=== Instructions for the task ===
Copy exactly, and only, the lines from the line containing "From the perspective" through the last line of the records below, both included.
^^^^^^^^^^^^^^^^
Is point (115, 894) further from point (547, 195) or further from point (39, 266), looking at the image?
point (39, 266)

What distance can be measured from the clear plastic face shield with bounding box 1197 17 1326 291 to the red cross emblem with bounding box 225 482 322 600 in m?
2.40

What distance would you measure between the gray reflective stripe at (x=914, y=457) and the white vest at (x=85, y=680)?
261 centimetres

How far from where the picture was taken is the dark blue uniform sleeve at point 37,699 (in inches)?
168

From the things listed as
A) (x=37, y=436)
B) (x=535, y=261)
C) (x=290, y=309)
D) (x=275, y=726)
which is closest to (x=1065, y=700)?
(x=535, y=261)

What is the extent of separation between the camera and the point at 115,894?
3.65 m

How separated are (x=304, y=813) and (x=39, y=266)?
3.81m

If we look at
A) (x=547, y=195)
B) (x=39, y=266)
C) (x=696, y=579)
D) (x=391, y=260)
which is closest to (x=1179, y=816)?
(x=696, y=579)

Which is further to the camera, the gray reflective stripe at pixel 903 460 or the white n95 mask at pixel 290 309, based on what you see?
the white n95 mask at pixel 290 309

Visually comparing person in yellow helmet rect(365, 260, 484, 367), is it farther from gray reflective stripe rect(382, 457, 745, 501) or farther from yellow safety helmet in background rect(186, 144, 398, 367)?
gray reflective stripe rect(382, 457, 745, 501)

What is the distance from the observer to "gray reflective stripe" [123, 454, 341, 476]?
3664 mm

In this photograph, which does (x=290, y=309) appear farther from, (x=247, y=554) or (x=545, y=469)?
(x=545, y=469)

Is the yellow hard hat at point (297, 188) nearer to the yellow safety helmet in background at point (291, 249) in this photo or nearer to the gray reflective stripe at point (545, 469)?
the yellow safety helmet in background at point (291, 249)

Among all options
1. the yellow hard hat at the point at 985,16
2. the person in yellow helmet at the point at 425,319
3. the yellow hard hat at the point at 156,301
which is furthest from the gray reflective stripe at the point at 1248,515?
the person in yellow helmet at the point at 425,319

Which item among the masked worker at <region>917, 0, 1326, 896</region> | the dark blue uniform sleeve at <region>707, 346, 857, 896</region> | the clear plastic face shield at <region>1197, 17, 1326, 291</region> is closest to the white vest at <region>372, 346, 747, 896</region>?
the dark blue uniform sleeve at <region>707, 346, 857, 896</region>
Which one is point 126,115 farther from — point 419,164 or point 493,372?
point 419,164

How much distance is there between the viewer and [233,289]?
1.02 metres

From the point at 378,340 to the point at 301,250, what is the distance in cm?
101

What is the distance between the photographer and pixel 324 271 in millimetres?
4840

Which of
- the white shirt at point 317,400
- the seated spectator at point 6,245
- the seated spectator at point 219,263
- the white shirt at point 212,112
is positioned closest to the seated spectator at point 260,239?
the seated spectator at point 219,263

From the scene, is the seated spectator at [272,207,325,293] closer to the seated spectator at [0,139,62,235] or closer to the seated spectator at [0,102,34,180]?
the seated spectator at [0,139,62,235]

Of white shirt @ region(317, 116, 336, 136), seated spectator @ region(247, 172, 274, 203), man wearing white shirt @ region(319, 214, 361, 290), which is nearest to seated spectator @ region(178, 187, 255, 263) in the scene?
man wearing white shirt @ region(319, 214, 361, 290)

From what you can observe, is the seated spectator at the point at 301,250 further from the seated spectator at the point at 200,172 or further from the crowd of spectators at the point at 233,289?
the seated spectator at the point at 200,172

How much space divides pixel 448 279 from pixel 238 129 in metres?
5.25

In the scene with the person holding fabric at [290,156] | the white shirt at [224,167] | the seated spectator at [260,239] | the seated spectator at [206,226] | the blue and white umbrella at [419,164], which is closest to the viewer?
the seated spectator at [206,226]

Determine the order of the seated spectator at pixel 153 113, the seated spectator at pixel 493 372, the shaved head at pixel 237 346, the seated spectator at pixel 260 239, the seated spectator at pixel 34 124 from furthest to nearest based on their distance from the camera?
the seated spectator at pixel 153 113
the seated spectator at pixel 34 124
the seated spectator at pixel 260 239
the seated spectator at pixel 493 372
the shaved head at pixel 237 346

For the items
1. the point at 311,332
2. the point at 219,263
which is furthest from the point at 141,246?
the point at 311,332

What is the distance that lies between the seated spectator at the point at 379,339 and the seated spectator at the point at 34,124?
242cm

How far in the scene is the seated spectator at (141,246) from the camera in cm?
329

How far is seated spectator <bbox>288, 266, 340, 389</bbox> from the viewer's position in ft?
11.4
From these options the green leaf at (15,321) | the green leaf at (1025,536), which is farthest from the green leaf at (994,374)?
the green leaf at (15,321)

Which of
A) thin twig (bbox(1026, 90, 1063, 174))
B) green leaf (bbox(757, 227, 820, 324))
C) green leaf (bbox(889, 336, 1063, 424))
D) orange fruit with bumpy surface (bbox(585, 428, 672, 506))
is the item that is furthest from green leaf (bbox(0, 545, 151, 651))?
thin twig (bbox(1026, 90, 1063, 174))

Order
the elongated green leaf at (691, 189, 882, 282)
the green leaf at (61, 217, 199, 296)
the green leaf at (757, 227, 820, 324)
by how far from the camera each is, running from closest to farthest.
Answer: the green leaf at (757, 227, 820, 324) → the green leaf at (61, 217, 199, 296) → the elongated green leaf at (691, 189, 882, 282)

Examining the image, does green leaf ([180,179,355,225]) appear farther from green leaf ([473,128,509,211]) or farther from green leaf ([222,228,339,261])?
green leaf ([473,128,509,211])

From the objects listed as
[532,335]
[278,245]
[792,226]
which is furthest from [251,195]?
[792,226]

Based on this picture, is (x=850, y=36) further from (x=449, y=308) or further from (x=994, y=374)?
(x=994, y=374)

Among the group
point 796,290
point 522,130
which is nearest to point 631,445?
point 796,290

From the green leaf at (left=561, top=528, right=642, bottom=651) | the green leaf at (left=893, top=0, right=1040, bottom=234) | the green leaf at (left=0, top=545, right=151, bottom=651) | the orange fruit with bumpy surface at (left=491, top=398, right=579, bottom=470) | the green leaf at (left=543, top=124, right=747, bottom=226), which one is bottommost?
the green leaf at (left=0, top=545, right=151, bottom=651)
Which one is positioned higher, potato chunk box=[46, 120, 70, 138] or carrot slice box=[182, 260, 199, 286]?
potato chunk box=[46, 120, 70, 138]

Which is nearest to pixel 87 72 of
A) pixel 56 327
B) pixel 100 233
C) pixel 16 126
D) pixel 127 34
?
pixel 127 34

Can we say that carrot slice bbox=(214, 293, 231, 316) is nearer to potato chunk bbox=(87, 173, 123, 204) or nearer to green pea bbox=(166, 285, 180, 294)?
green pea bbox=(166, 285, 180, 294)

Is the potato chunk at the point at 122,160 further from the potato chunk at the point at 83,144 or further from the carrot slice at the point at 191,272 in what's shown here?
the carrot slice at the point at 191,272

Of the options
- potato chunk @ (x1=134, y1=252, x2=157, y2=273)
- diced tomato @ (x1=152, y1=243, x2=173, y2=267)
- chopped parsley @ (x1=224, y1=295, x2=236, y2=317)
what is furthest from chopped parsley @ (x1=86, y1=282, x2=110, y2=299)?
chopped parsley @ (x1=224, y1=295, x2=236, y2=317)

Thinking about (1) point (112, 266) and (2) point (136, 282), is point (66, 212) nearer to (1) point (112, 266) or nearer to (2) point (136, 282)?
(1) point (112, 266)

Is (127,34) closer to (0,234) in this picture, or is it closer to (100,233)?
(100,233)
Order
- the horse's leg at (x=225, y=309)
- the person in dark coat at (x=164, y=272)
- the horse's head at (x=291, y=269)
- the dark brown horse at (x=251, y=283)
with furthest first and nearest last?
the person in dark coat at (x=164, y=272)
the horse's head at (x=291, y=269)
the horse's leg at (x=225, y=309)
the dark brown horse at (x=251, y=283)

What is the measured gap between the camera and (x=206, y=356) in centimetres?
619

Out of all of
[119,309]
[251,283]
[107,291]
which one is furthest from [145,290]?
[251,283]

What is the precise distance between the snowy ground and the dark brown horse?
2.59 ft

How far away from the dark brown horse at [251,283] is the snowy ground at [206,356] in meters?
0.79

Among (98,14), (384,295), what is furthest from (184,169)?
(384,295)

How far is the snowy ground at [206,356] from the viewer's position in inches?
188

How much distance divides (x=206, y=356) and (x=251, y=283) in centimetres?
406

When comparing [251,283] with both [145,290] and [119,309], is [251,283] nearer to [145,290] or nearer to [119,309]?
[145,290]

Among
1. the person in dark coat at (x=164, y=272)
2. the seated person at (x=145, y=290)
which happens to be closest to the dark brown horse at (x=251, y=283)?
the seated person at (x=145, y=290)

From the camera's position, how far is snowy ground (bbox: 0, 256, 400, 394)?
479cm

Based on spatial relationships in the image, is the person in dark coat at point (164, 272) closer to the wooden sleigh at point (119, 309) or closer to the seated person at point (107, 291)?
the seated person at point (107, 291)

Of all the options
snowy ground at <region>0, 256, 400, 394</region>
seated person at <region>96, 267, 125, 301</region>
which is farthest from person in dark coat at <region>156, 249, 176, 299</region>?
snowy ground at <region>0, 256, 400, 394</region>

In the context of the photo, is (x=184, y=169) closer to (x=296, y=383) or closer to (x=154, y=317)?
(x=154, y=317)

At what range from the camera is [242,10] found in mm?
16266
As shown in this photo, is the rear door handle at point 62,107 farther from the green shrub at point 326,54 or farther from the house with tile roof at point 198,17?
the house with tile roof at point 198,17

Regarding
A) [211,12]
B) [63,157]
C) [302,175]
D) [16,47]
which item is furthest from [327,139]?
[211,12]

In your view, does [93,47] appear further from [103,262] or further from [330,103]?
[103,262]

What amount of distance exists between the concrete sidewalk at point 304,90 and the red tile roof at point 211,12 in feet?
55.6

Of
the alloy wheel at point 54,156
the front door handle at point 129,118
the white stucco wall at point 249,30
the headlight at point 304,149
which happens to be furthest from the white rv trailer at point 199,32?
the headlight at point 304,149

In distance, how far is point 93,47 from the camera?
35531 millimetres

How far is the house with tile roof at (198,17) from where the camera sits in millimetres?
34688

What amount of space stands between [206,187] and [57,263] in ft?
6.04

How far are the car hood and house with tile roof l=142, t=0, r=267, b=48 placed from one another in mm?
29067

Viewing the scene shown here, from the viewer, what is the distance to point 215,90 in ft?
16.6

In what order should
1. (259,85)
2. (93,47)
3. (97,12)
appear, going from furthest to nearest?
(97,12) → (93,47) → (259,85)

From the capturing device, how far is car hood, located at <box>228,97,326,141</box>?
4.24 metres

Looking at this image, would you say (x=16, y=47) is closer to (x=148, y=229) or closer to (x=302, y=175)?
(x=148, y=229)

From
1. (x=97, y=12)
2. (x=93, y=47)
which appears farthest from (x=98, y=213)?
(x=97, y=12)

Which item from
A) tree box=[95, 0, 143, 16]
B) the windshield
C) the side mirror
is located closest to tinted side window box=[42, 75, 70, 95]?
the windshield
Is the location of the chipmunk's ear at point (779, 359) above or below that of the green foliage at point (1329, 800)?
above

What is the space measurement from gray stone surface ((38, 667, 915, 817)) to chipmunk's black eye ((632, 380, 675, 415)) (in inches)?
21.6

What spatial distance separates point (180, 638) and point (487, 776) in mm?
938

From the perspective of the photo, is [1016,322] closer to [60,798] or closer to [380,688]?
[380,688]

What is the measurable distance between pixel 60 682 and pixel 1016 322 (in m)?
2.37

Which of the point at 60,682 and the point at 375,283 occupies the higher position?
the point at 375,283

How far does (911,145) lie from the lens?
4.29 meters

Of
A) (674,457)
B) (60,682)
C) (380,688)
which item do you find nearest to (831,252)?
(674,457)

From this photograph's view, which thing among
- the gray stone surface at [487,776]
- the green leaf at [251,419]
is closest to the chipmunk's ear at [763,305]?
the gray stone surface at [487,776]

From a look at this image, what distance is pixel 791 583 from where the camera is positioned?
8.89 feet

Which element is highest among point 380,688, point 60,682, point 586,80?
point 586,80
^^^^^^^^^^^^^^^^
=== Answer for the task ===
From the perspective of the photo, is [1016,322] closer to [60,798] or closer to [380,688]?
[380,688]

What is the measurable distance between pixel 60 682 and pixel 1016 322 (in m)?
2.37

Which of the point at 60,682 and the point at 375,283 occupies the higher position?
the point at 375,283

How far does (911,145) lie from the lens?
4.29 meters

Of
A) (674,457)
B) (60,682)
C) (380,688)
which item do you find nearest to (831,252)?
(674,457)

From this photograph's view, which thing among
- the gray stone surface at [487,776]
- the green leaf at [251,419]
is closest to the chipmunk's ear at [763,305]?
the gray stone surface at [487,776]

From a look at this image, what distance is pixel 791 583 from where the camera is positioned?
8.89 feet

Which element is highest among point 380,688, point 60,682, point 586,80?
point 586,80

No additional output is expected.